Aim of the task: Retype each line of the listing below, word for word.
════════════════
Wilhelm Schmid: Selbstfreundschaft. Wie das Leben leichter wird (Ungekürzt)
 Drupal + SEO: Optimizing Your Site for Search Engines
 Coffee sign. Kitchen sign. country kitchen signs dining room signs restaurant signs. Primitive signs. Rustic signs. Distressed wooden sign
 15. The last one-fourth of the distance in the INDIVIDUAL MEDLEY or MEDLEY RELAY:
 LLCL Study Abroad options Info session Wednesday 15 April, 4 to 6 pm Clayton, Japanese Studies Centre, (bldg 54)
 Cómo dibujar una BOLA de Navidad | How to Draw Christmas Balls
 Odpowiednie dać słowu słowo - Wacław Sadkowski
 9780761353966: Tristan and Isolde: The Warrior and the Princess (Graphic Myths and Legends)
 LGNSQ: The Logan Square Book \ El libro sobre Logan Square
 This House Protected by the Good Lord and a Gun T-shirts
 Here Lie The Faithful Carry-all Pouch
════════════════
Task solution:
Wilhelm Schmid: Selbstfreundschaft. Wie das Leben leichter wird (Ungekürzt)
 Drupal + SEO: Optimizing Your Site for Search Engines
 Coffee sign. Kitchen sign. country kitchen signs dining room signs restaurant signs. Primitive signs. Rustic signs. Distressed wooden sign
 15. The last one-fourth of the distance in the INDIVIDUAL MEDLEY or MEDLEY RELAY:
 LLCL Study Abroad options Info session Wednesday 15 April, 4 to 6 pm Clayton, Japanese Studies Centre, (bldg 54)
 Cómo dibujar una BOLA de Navidad | How to Draw Christmas Balls
 Odpowiednie dać słowu słowo - Wacław Sadkowski
 9780761353966: Tristan and Isolde: The Warrior and the Princess (Graphic Myths and Legends)
 LGNSQ: The Logan Square Book \ El libro sobre Logan Square
 This House Protected by the Good Lord and a Gun T-shirts
 Here Lie The Faithful Carry-all Pouch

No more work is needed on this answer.